Think moving it to the DAO fund is equivalent to burning in general, but do you think burning is better than sending it to the DAO fund?
I think they ultimately give the same result. OMM “burning” is just better for marketing I guess. I personally think it’s better to direct the OMM to the DAO fund. Once burnt, there’s no getting those funds back. Those funds may be needed down the line for the likes of marketing initiatives/bug bounties/partnerships etc.
I’m not sure of the specifics of how OMM or BALN could be targeted, but I assume it’s due to their low liquidity. It was hence definitely a wise decision to enact OIP12 and remove potential targets. Hopefully once BTP kicks in, and the protocol grows in size, they can be added back as collateral options.
Also completely agree with that OMM going to the DAO. I definitely think that OMM is best directed to the DAO fund rather than burnt. It’s a good first step to reducing emssions.
Perhaps discussion on further reducing emissions or directing OMM from elsewhere can be initiated in a separate topic.
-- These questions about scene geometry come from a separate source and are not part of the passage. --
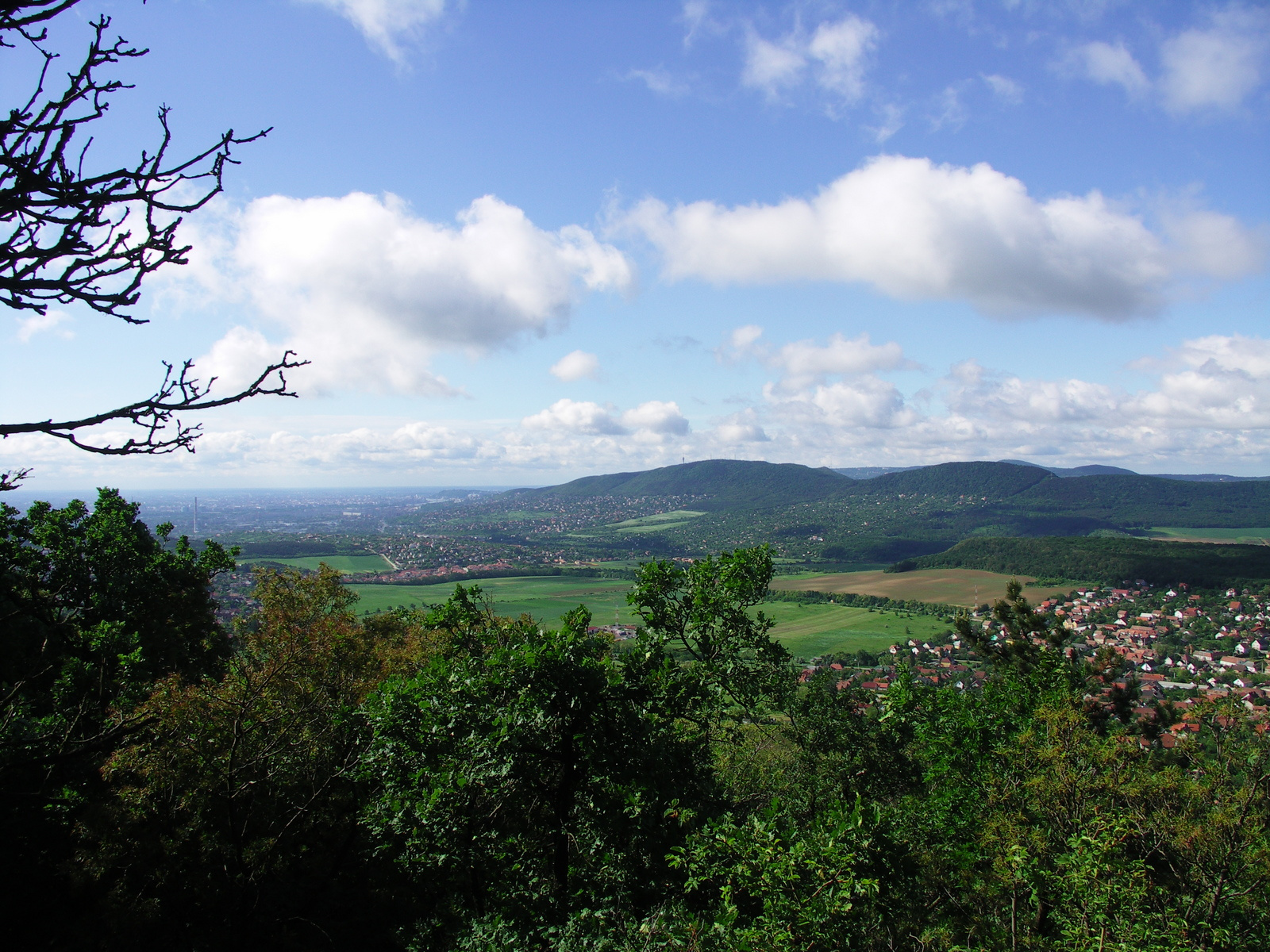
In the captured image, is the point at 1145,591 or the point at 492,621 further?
the point at 1145,591

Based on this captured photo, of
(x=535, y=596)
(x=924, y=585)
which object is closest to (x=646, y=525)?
(x=535, y=596)

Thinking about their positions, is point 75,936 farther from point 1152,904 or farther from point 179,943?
point 1152,904

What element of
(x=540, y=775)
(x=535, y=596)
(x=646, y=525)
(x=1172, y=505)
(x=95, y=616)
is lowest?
(x=535, y=596)

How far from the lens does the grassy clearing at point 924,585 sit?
8350 cm

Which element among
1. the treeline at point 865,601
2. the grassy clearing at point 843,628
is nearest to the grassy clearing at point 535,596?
the grassy clearing at point 843,628

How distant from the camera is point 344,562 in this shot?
11369 centimetres

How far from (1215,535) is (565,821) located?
195 metres

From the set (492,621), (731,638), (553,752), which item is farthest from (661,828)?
(492,621)

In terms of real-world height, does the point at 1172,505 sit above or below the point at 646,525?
above

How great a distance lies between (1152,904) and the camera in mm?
8336

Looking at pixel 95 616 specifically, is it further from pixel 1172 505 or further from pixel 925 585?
pixel 1172 505

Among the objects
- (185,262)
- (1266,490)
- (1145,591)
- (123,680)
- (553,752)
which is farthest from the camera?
(1266,490)

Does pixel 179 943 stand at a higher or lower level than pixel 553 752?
lower

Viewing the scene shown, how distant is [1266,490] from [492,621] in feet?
842
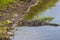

I think 3 months is enough notice for investors. DeFi protocols are constantly on the move and people need to regularly monitor their positions. Protocols can’t be expected to wait around on users that invest and walk away when it comes to DeFi
I would also agree OMM going to the DAO fund instead of OMM supply / burning it would be a better option.
The DAO can always decide to burn this later if they really wanted. I believe it would be best used for marketing promotions or incentives for example rewarding users with OMM from the DAO fund for supplying BTC to the protocol rather than redirecting rewards from other supply markets, LPers or stakers.
Once OMM emissions reduce this could be a useful tool.
3 months isn’t a long time but in the crypto defi space it is so I would agree that it is plenty of notice in this case.
Maybe monitor the 3 month grace period and schedule an extension decision (based on amount of wallets still in danger of liquidation) closer to the end date?
Rerouting 0.4% Omm emission to DAO fund seems responsible.
Enabling the Omm borrow/supply market afterwards makes sense as community members may want to borrow Omm and use it to stake + (enhanced) vote.
Thanks for the input guys.
Overall, it seems like there is a support for
- Moving OMM emission to the DAO fund
- Opening up OMM borrow market
Regarding 3 months grace period, community can collectively revisit 3 months later to decide whether extension makes sense at that point perhaps.
Haven’t done a deep reading. Just my thoughts:
Agreed, governance token shouldn’t be a supported collateral.
If it’s not too complex maybe linearly decreasing threshold during x months? (And displaying this somehow in UI). This way liquidation wouldn’t be so black and white?
I would direct OMM emissions to ICX supply (so voting power feature is incentivised for bOMM holders).
Why would someone borrow OMM? Could be useful for nodes to temporarily increase their voting power without buying? Any other use case you can of?